In fact, much of the research presented at this conference did include, or focused on, people with severe ME/CFS. For example, Prof. Carding spoke about work looking at the gut microbiome in people with severe ME/CFS, Prof. Jonas Bergquist discussed work which involved visits to people with severe ME/CFS in Sweden, and Dr Dag Storla presented work relating to treatments in a clinic in Norway for people with severe ME/CFS.
Despite this, Prof. Carding stated that while people with severe ME/CFS are thought to account for 25% of all those with the disease, research into severe ME/CFS accounts for only 1% of that which has been conducted into the disease. This is thought to be predominantly due to limited accessibility of research studies, and that the health burden of those with severe ME/CFS makes it very difficult to engage. This challenge is something that ME Research UK has written about previously, and work by Victoria Strassheim and colleagues, funded by ME Research UK, has contributed, alongside other research, to recommendations for researchers to follow to support the inclusion of those with severe ME/CFS in high quality research.
Collaboration is needed
The complex nature of ME/CFS, and the fact that it affects multiple systems in the body, means that it needs researchers from different areas to work together, or collaborate on research projects. This was something that was highlighted by Dr Vicky Whittmore, whose talk on research updates from the National Institutes of Health (NIH) in the USA emphasised the need to work across institutes to advance research into ME/CFS. Dr Whittmore also talked about collaborative and communication tools that have been developed in the USA to aid researchers build connections:
- mapMECFS is an online data sharing portal aiming to provide researchers with a platform to search for and access data from a wide range of biomedical studies on ME/CFS;
- searchMECFS is an online search tool to help researchers identify and request samples of biological material (such as blood) and clinical data for ME/CFS research.

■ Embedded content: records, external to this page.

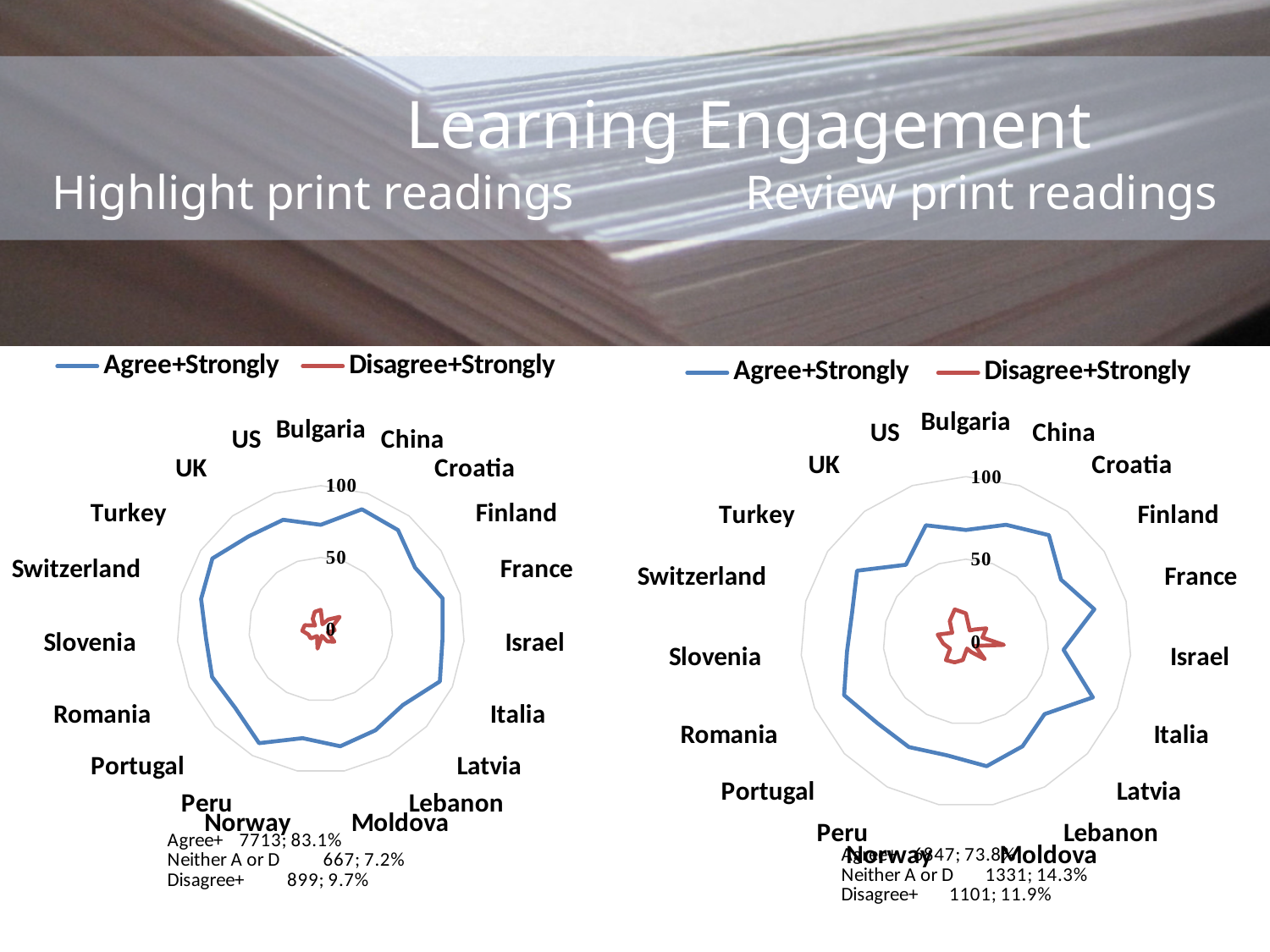
What kind of chart is the 'Highlight print readings' chart on the left? Radar chart In the 'Highlight print readings' chart on the left, which series has the larger value for Italia, Agree+Strongly or Disagree+Strongly? Agree+Strongly In the 'Review print readings' chart on the right, which series has the larger value for Switzerland, Agree+Strongly or Disagree+Strongly? Agree+Strongly In the 'Review print readings' chart on the right, is the Disagree+Strongly value for Romania greater or less than 50? less In the 'Highlight print readings' chart on the left, is the Disagree+Strongly value for Slovenia greater or less than 50? less In the 'Highlight print readings' chart on the left, is the Agree+Strongly value for France greater or less than 50? greater What are the two legend entries of the 'Highlight print readings' chart on the left? Agree+Strongly and Disagree+Strongly How many countries are plotted around the 'Highlight print readings' chart on the left? 19 What is the highest axis tick value shown on the 'Highlight print readings' chart on the left? 100 What colour is the Disagree+Strongly series in the 'Review print readings' chart on the right? Red How many series does the legend of the 'Review print readings' chart on the right list? 2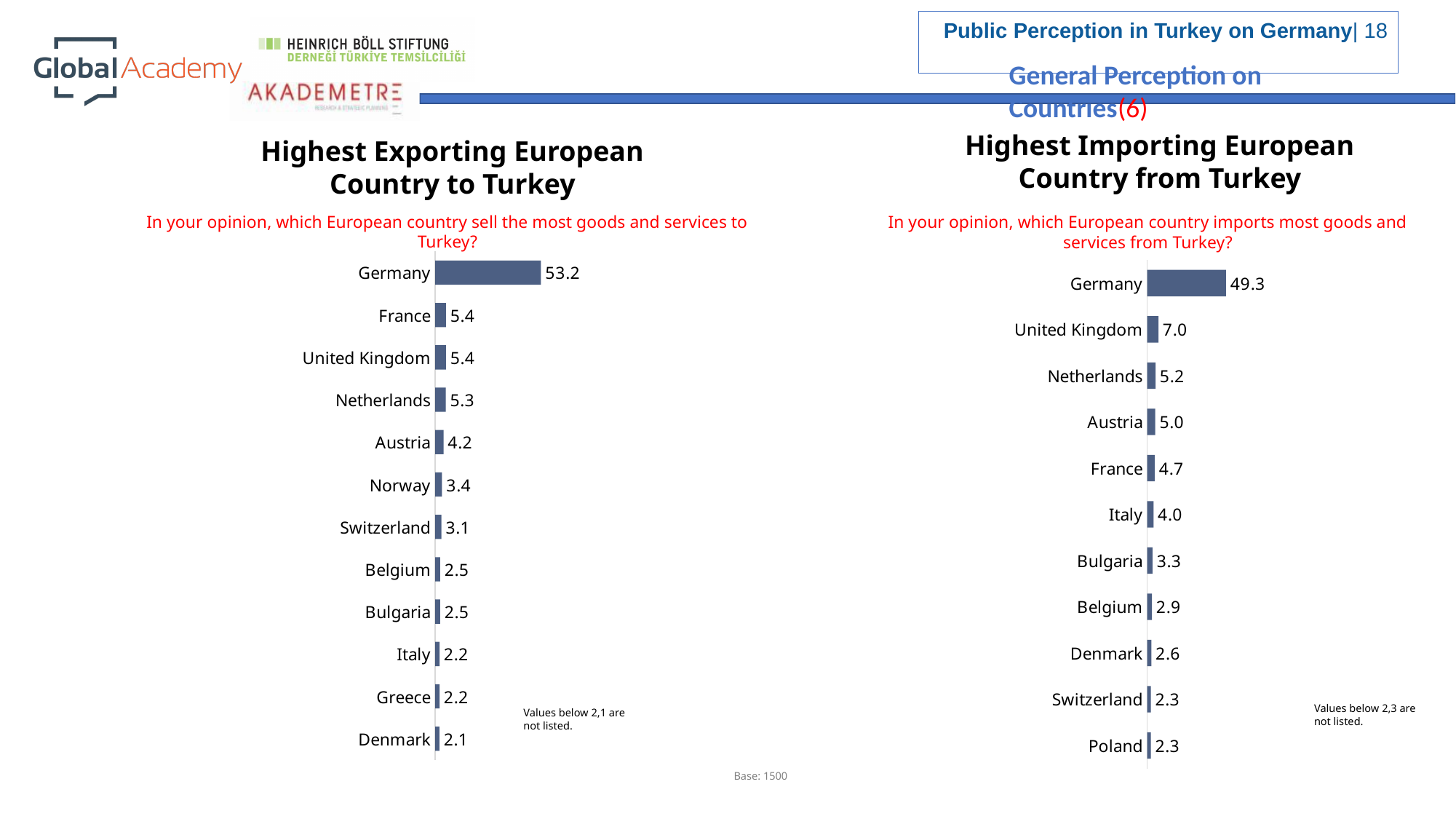
In the 'Highest Exporting European Country to Turkey' chart, what is the value for Germany? 53.2 In the 'Highest Importing European Country from Turkey' chart, what is the value for the United Kingdom? 7.0 What type of chart is the 'Highest Importing European Country from Turkey' chart? Bar chart In the 'Highest Exporting European Country to Turkey' chart, what is the difference between the values for Germany and France? 47.8 In the 'Highest Exporting European Country to Turkey' chart, what is the value for Denmark? 2.1 In the 'Highest Importing European Country from Turkey' chart, which country has the lowest value? Switzerland and Poland (2.3) How many countries are listed in the 'Highest Importing European Country from Turkey' chart? 11 How many countries are listed in the 'Highest Exporting European Country to Turkey' chart? 12 In the 'Highest Importing European Country from Turkey' chart, what is the difference between the values for Germany and the United Kingdom? 42.3 In the 'Highest Exporting European Country to Turkey' chart, which has a larger value, Norway or Switzerland? Norway In the 'Highest Importing European Country from Turkey' chart, which has a larger value, Austria or France? Austria In the 'Highest Exporting European Country to Turkey' chart, which country has the highest value? Germany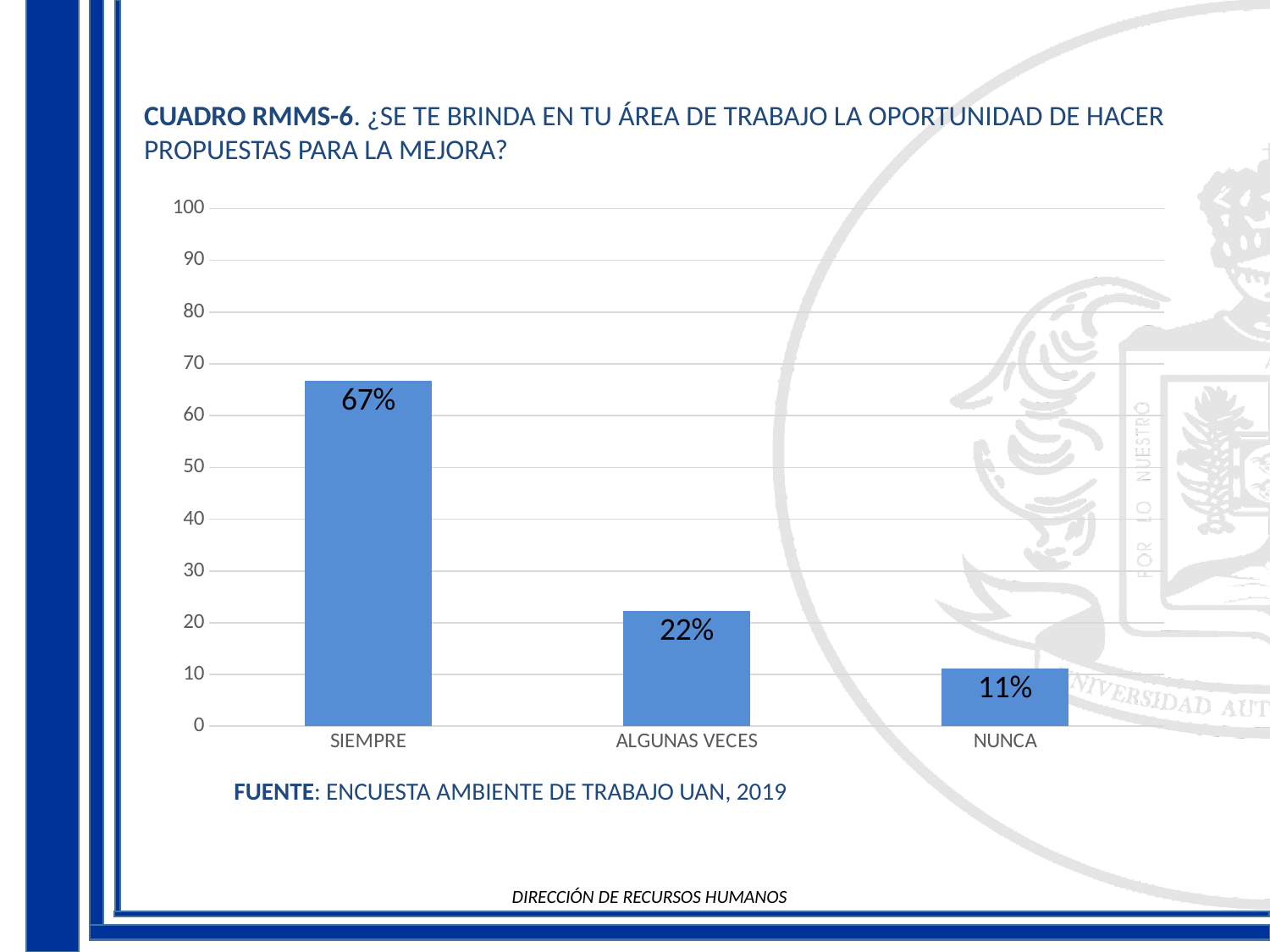
What is the value for NUNCA? 11% Which is larger, the value for ALGUNAS VECES or the value for NUNCA? ALGUNAS VECES Do the values rise or fall from left to right along the x axis? fall Is the value for SIEMPRE greater or less than 60? greater What is the value for SIEMPRE? 67% What is the value for ALGUNAS VECES? 22% What kind of chart is shown on the slide? bar chart How many categories are shown on the x axis? 3 What is the difference between the values for ALGUNAS VECES and NUNCA? 11% Which category has the highest value? SIEMPRE Which category has the lowest value? NUNCA What is the difference between the values for SIEMPRE and ALGUNAS VECES? 45%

These tools are part of the ME/CFS Research Network (MECFSnet) which is funded by the NIH. Currently, the tools are not inclusive of all ME/CFS research projects, and ethical restrictions mean that data sharing is not always possible. However, the development of the tools does provide an accessible opportunity for researchers to explore results of studies investigating ME/CFS, and potentially to connect their work through collaboration with a view to advancing biomedical research into ME/CFS.
This need for collaboration in research into ME/CFS involving multidisciplinary teams and partnerships is something that has also been recognised in funding opportunities such as the UKRI Researching ME/CFS: Highlight Notice which ME Research UK reported on.
The research and updates presented at the conference focused on the need for collaborative research which considers different groups of people with ME/CFS. It was also clear from the presentations that research into viruses, particularly viral reactivation, and the role they play in ME/CFS has been re-energised with the COVID-19 pandemic and emergence of long Covid, something that Prof. Nancy Klimas highlighted specifically.
More research is needed to understand whether viral activity contributes to the disease process in ME/CFS, and also to consider which specific viral species are most involved. This is something that a new ME Research UK funded project, led by Dr Amy Proal from the PolyBio Research Foundation in the USA, will look at. Specifically, Dr Proal and her team will look at identifying viruses in tissue and nerve samples from ME/CFS patients.